KNOW WHAT I'M GOING TO DO?
After the election?
I’m going to start writing about all the good things that go on in our fair city, all the good things our City staff does, all the good that comes from our elected officials. There’s plenty of it. And won’t that be uplifting? And a lot nicer for me?
However --
I can’t in good conscience do that until those people stop doing way more harm than good. I know they don’t see themselves that way, but many of us do, and that’s something they really should pay attention to. But they don’t.
We feel dismissed, unheard, even reviled, for loving Santa Monica as much as they do but differing, drastically, on vision. We feel we are without a voice in the direction our city is being pushed, which is over the Palisades cliff.
Our city. The one we chose and cherish and have lived in for years or decades or even generations. Whose city is it, if not ours? We want our children to be able to live in a Santa Monica they too will still cherish. Doesn’t look good for that right now. And not having a say, sucks.
OUR CITY IS DYING
In so many ways. The buck stops with the current Santa Monica for Renters’ Rights (SMRR)-anointed, Forward-backed, Union 11-aided civic leaders, and ultimately with our City Council. And since many of them have had years if not decades to change their evil ways -- Term Limits, anyone? -- it would appear voting them out may be the only way to stop the degradation and pain.
Sounds simple enough. But if you’re even half-informed, you know things have changed in the voting booth. The Republican party has pushed through voter suppression in 23 of 50 states since the Supreme Court ridiculously decided there was no longer any need to monitor the ways states conduct elections. The very next day the GOP in some states began their attack on our most precious right, the right to vote.
YOU’RE KIDDING, RIGHT?
Every once in a while I get a good laugh when someone rises up indignantly in a local social media thread and declares, well, if you don’t like an elected official here, just vote them out!
That’s how you can tell that someone just moved to Santa Monica, and hasn’t yet started paying attention.
Elections should be simple. One person, one vote, count them up. But that’s not where we’re at. No voter suppression here (that I know of) but, why does it take a minimum $150,000 to win a Council seat (that pays barely $12,000)? Political Action Committees (PACs) throw in hundreds of thousands and candidates claim, like Sgt. Schultz in Hogan’s Heroes, “I know nothing. Nothing!” Why are you almost dead in the water if you can’t get the endorsement of kingmakers SMRR? If things have gotten so bad here and the incumbents are clearly to blame and all this money and political machinery is set up to keep it all going, what hope is there?
THERE IS ALWAYS HOPE
As long as we have a vote, because we are the many. The problem is, we have to come out in droves, an absolute tsunami of voters who previously stayed home or voted in ignorance, to overcome the numbers of people who do vote in ignorance. They grab the last postcard they got in the mail and vote for the ones every “good name” endorses, nearly all incumbents. Not knowing that those endorsements are literally paid for.

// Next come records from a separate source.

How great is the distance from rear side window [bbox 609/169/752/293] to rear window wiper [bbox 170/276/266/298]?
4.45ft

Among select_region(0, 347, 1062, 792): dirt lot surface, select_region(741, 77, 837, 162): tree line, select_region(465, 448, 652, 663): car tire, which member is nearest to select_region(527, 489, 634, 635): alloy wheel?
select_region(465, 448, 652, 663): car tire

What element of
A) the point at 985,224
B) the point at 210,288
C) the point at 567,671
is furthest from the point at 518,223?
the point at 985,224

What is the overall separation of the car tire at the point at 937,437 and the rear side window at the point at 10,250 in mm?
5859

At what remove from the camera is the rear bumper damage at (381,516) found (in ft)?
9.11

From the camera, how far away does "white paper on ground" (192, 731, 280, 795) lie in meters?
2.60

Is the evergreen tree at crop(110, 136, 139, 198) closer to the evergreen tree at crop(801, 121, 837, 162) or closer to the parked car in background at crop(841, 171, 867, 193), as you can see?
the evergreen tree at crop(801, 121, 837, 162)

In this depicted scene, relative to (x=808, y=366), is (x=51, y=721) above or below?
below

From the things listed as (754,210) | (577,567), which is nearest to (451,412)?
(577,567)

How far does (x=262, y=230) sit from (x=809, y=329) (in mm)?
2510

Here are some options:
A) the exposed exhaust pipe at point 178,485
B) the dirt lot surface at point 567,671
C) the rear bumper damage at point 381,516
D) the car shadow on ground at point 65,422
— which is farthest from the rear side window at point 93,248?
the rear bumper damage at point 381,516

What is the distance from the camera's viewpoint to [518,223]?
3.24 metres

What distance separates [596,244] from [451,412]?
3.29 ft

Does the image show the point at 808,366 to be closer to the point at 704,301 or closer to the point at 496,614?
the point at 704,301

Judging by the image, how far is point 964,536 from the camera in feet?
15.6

Are there any good incumbents, that we should keep? In my opinion, no -- almost. In the most important race, City Council, I have recently spoken kindly of one, but you can vote for three candidates so I shall vote also for two challengers whose platforms would please everyone I know who feels as I do. One other challenger is a SMRR golden boy who has not, as he claims, spent a “lifetime” in Santa Monica and should be rejected, and the other someone I found to be so uninformed and unfocused that even her good social positions should not earn a seat on the Council. We have one good incumbent and two really good challengers. Against all odds, let’s change Council and turn this sinking ship around. That’s your most important local vote.
For Rent Control Board you have three challengers to the all-lawyer board. One is a lawyer, also coming straight from SMRR. Of the other two, only one is a property owner and as I said last election, it’s not right to not have them represented, with at least one member, since all the RCB business concerns also property owners. It makes sense to get them in the mix for the best outcome for our many renters. I will bullet vote for only that one.
The college board of trustees has two challengers, one of whom I believe, from conversations, will be great. I will vote for both, and only those two. The SMMUSD school board race has one challenger that absolutely needs a seat there. I will also vote for one of the incumbents, but you will just have to guess. (Don’t overthink it.) Again, two votes only.
QUESTIONS OF THE WEEK: About bond measure SMS: With very nearly a billion of our dollars at stake, why is there no “Argument Against,” only “For,” on the City’s Vote 2018 site? Was the PTA endorsement of it really representative of parents? Where is the League of Women Voters study/analysis that led to their endorsement of it? Why not wait two years until the next election to have a bond measure that is specific as to where the money will go? Why the rush when we still have $2M/week available through 2020 to spend from reserves and the last school bond measure we generously approved? How much will this cost renters? (Even the Rent Control Board doesn’t know.) Are you OK that 20 of the 29 contributors to the campaign for the bond were companies from outside Santa Monica that provide consulting, design, engineering and construction services? Follow the money.
QUOTE OF THE WEEK: “Every election is sort of an advance auction sale of stolen goods.” — H.L. Mencken.